(SUPPLIED ENTRIES Opens)

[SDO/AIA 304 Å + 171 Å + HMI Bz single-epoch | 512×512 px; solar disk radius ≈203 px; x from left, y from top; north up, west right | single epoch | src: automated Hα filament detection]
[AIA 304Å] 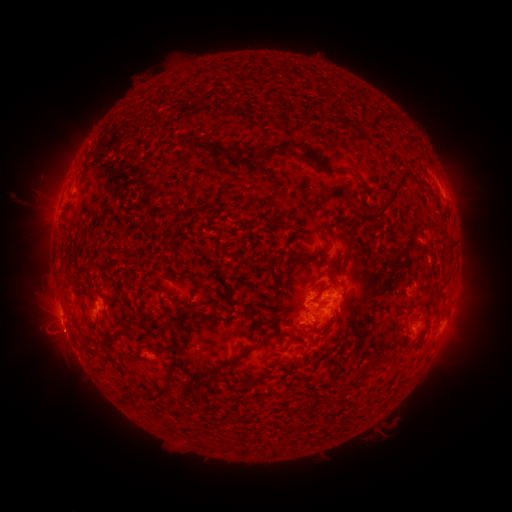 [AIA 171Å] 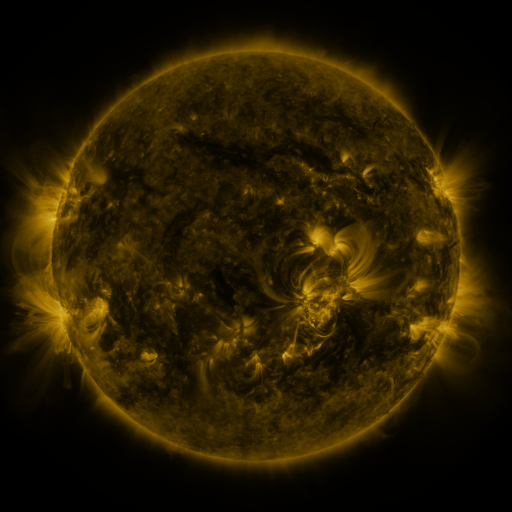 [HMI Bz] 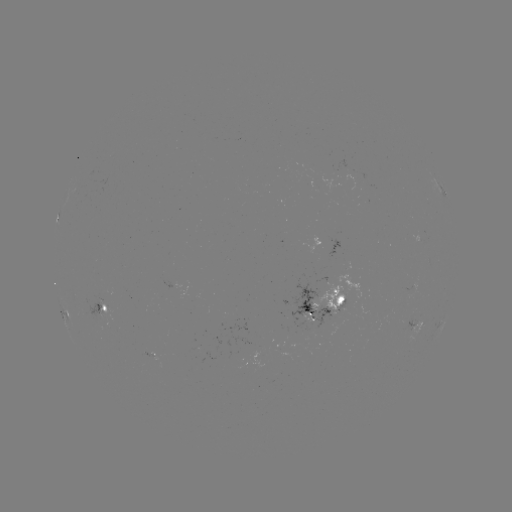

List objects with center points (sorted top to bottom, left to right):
filament: [371, 115, 391, 131]
filament: [254, 140, 303, 162]
filament: [314, 161, 326, 171]
filament: [381, 172, 410, 212]
filament: [446, 244, 454, 254]
filament: [444, 258, 454, 268]
filament: [329, 262, 337, 289]
filament: [280, 269, 289, 277]
filament: [190, 307, 206, 318]
filament: [83, 319, 97, 328]
filament: [163, 321, 183, 383]
filament: [105, 324, 130, 340]
filament: [222, 344, 260, 367]
filament: [358, 356, 375, 374]
filament: [253, 374, 267, 380]
filament: [145, 384, 166, 398]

(SUPPLIED ENTRIES Closes)

■ **WHAT TO DO**
An exact copy is needed of the closing lines of the entries above, counting from the one that contains "List objects with" and including it and the last.

■ **SOLUTION TO THE PROBLEM**
List objects with center points (sorted top to bottom, left to right):
filament: [371, 115, 391, 131]
filament: [254, 140, 303, 162]
filament: [314, 161, 326, 171]
filament: [381, 172, 410, 212]
filament: [446, 244, 454, 254]
filament: [444, 258, 454, 268]
filament: [329, 262, 337, 289]
filament: [280, 269, 289, 277]
filament: [190, 307, 206, 318]
filament: [83, 319, 97, 328]
filament: [163, 321, 183, 383]
filament: [105, 324, 130, 340]
filament: [222, 344, 260, 367]
filament: [358, 356, 375, 374]
filament: [253, 374, 267, 380]
filament: [145, 384, 166, 398]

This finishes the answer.